Les avantages attendus de la blockchain
L’apparition de cette nouvelle technologie a été perçue et considérée dans le secteur agroalimentaire comme une « révolution », comme l’avenir de la traçabilité. Mais quels sont ses avantages ?
La structure de la blockchain lui permet de posséder des caractéristiques intéressantes, telles que l’historisation et l’immuabilité des données inscrites, une sécurité et une transparence ainsi qu’une forme de gouvernance sans intermédiaire et décentralisée. Elle permet donc de répondre à de nombreux enjeux du secteur agroalimentaire.
La première utilisation de cette technologie concerne la traçabilité. On peut parler de double traçabilité, car la blockchain permet de prendre connaissance de nombreuses informations relatives à un produit et à sa conception tout en gardant une trace de la personne ayant fourni cette information. Cette traçabilité est renforcée par la sécurité des données intégrées dans la blockchain, non modifiables une fois mises dans l’outil. Ainsi la blockchain joue un rôle essentiel en cas de crise sanitaire et de rappels de produits car le lieu de production du produit contaminé y est inscrit.
Le deuxième avantage que soulignent les partisans de cette technologie est son rôle dans le rétablissement de la confiance entre producteur et consommateur, en mettant en place une transparence faite de preuves et de certifications par exemple. Les attentes des consommateurs concernant la qualité de leur consommation ont considérablement augmenté. Au-delà d’une volonté de qualité pour la santé et l’environnement, ils sont aujourd’hui en demande de preuves concrètes concernant, par exemple, l’origine de leur alimentation et la façon dont elle est produite. Ce à quoi répond également la blockchain, puisqu’elle leur permet d’avoir une vision précise du contenu des cahiers des charges et va même plus loin : on y reporte les informations que les producteurs, transformateurs, distributeurs ont entre leurs mains et on permet au consommateur de les visionner.

══════

Actions requises:
A. D'après l'extrait sur la blockchain dans l'agroalimentaire, pourquoi peut-on parler de double traçabilité ?
B. Prolongez le texte sur la blockchain dans l'agroalimentaire à la suite de sa dernière phrase.
Les enregistrements ne sont d'aucune utilité ici.

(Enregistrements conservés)
══════

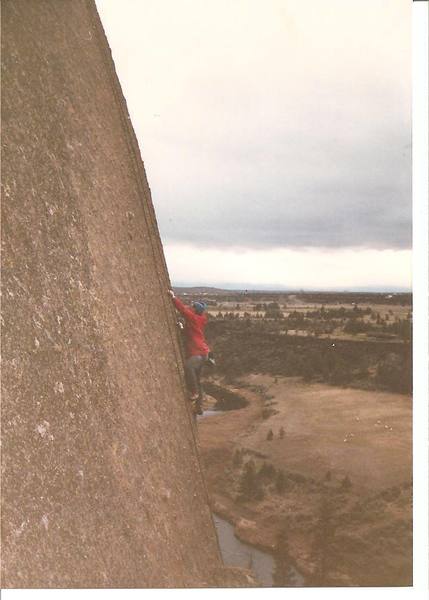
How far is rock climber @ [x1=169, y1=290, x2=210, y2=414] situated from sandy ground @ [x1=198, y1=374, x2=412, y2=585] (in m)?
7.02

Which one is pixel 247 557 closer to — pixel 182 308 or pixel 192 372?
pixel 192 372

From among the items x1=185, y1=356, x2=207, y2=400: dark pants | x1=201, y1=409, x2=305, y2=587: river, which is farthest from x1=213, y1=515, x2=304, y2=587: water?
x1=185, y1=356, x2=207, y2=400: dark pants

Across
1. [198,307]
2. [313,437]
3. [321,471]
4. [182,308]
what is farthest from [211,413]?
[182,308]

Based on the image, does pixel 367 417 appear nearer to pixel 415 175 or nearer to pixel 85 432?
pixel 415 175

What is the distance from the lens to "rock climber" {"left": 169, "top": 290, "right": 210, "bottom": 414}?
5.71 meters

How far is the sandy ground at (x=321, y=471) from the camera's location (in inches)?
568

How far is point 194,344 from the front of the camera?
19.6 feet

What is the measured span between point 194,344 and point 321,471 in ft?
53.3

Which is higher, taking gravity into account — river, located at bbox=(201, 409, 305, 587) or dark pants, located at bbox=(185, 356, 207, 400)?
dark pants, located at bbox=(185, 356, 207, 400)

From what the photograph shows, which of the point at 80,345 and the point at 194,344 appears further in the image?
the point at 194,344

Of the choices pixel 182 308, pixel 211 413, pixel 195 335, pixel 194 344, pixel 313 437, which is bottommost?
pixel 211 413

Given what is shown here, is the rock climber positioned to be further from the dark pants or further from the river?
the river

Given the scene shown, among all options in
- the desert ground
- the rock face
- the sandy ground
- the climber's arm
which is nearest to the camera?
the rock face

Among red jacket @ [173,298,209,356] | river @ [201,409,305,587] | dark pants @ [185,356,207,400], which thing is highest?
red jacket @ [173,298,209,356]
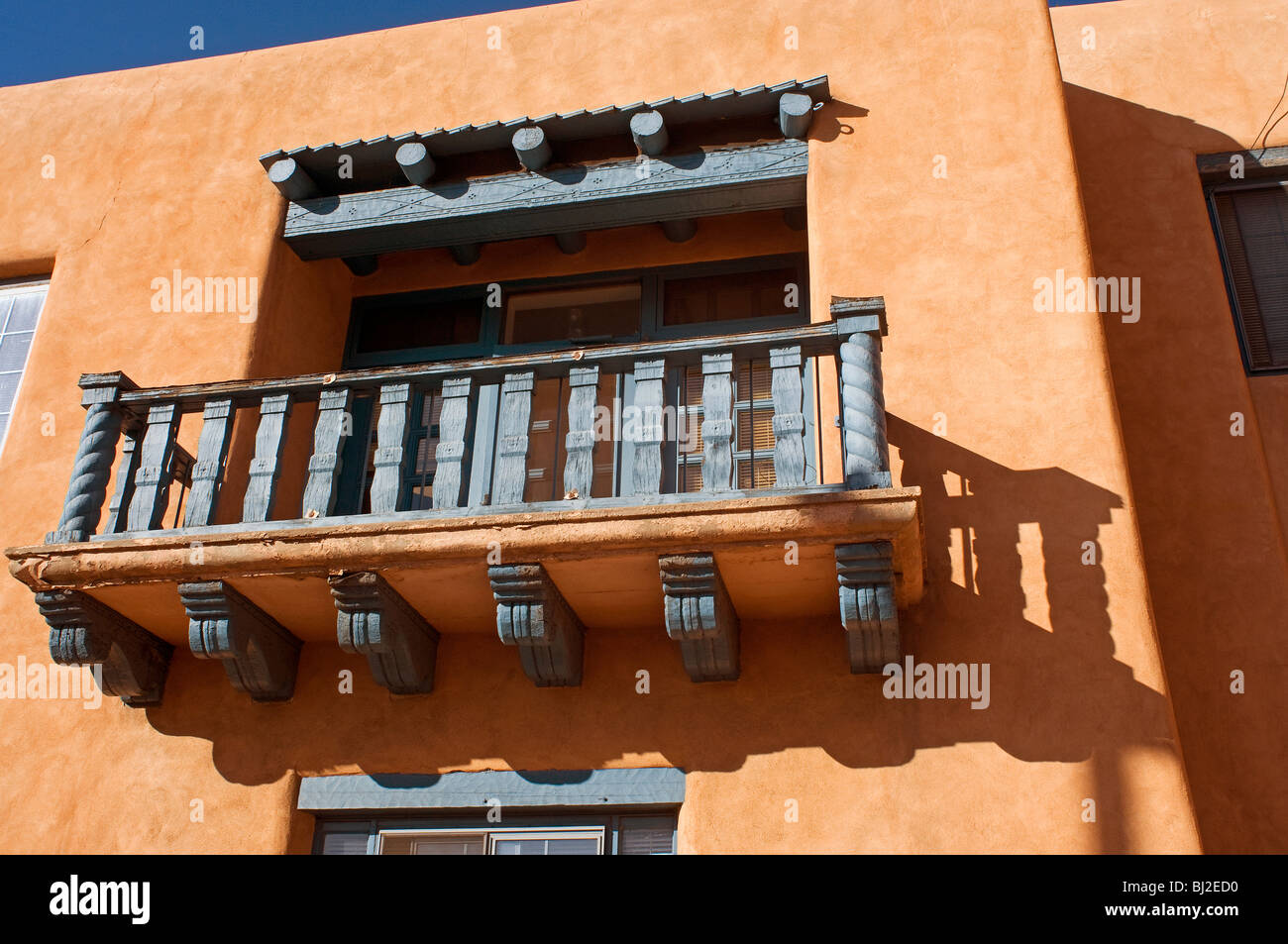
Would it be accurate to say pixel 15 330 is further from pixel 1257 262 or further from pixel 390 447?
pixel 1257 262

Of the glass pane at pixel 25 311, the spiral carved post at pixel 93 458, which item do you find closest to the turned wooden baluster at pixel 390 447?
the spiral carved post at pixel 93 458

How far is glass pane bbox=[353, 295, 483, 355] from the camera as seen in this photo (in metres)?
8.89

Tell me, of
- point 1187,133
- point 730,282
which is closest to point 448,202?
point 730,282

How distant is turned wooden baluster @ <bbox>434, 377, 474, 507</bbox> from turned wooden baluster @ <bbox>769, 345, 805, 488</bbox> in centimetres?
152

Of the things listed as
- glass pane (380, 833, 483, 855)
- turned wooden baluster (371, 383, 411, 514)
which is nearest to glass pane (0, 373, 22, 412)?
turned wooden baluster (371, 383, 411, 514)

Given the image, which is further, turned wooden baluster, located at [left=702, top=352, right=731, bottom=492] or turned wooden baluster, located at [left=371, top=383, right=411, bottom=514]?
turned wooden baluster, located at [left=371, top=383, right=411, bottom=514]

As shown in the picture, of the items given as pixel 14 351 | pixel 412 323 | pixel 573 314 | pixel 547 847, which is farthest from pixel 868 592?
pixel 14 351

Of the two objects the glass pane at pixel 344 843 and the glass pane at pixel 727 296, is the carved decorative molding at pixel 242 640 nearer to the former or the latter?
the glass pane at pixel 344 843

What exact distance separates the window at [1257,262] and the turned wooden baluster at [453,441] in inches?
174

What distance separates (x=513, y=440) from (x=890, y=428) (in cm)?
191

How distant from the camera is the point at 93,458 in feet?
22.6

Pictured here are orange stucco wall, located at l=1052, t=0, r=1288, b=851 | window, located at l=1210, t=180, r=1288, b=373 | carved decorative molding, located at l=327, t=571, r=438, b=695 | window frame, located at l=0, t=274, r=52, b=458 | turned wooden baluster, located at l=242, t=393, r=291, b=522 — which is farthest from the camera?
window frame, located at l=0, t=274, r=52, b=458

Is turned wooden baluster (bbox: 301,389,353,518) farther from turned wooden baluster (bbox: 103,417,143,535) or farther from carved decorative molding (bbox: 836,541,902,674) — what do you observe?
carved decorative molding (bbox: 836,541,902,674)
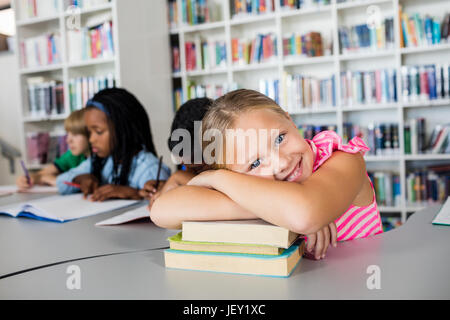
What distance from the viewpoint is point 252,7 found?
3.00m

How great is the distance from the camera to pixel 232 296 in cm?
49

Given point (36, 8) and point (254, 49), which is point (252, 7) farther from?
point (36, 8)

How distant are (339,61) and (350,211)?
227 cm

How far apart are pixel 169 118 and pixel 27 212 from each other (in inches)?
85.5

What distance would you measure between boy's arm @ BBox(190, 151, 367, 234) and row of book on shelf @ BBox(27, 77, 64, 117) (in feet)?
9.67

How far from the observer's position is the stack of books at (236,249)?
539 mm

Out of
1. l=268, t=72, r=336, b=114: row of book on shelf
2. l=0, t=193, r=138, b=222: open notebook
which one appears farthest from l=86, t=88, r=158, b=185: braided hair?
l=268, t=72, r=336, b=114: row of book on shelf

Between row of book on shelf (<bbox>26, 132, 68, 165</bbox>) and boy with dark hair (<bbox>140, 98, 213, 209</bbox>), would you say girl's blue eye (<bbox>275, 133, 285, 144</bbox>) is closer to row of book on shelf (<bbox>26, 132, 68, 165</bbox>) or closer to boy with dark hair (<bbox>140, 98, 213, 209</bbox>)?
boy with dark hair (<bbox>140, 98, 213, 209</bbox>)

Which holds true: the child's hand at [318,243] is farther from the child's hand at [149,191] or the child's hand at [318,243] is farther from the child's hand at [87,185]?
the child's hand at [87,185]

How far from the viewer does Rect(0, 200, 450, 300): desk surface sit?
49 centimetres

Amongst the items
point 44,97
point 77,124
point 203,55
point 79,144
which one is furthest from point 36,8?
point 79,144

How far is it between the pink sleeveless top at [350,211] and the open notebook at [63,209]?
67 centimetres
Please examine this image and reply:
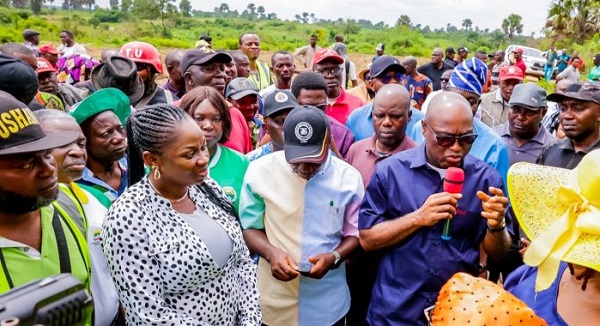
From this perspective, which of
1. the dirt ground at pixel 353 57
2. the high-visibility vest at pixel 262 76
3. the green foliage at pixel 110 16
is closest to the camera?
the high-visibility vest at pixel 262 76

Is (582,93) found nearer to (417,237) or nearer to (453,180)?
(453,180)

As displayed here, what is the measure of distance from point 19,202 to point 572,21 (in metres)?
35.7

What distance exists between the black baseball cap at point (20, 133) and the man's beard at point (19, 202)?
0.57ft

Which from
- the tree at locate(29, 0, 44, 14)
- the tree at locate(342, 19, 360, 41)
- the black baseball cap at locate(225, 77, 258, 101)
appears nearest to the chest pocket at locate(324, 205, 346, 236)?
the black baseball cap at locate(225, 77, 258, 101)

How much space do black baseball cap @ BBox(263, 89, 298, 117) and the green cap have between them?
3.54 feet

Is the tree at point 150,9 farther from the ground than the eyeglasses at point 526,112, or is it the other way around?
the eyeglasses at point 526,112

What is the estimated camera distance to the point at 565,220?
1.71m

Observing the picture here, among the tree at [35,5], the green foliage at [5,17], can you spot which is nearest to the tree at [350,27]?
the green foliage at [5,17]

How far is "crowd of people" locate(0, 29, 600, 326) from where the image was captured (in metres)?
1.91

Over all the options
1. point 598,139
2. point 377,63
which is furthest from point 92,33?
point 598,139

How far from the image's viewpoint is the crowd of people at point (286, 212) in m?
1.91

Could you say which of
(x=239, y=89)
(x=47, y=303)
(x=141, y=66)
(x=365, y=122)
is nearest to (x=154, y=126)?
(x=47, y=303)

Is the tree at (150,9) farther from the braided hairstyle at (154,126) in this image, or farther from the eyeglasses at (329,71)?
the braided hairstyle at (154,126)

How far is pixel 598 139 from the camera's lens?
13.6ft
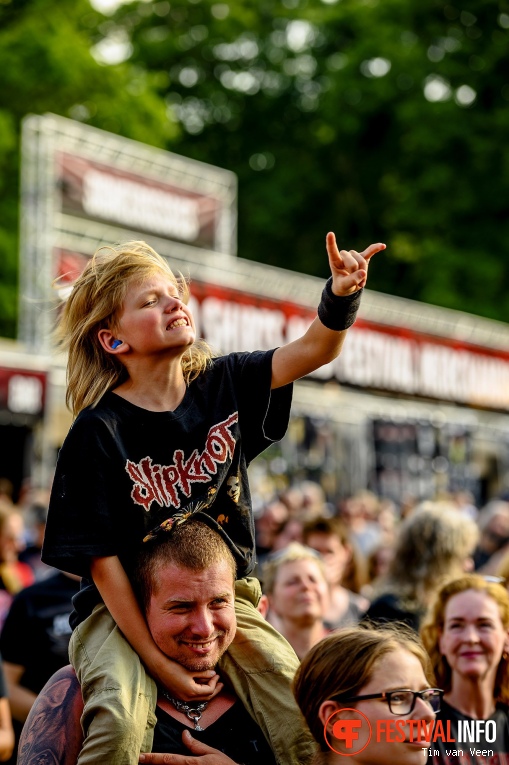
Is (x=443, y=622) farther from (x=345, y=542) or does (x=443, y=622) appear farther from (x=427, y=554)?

══════

Réponses par tâche:
A. Parce que la blockchain donne accès à de nombreuses informations sur un produit et sa conception tout en gardant une trace de la personne qui a fourni chaque information.

B.
Selon les acteurs interrogés dans le cadre de cette synthèse, la blockchain est également un formidable outil pour les agriculteurs eux-mêmes. En effet, la blockchain permet une mutualisation et une transparence de toutes leurs données agricoles. Cela pourrait les aider à rétablir du lien avec les consommateurs. L’accessibilité et la transparence des données de l’ensemble de la chaîne de valeur pourraient aussi servir de levier à la juste rémunération de ces producteurs via une meilleure valorisation de leurs produits.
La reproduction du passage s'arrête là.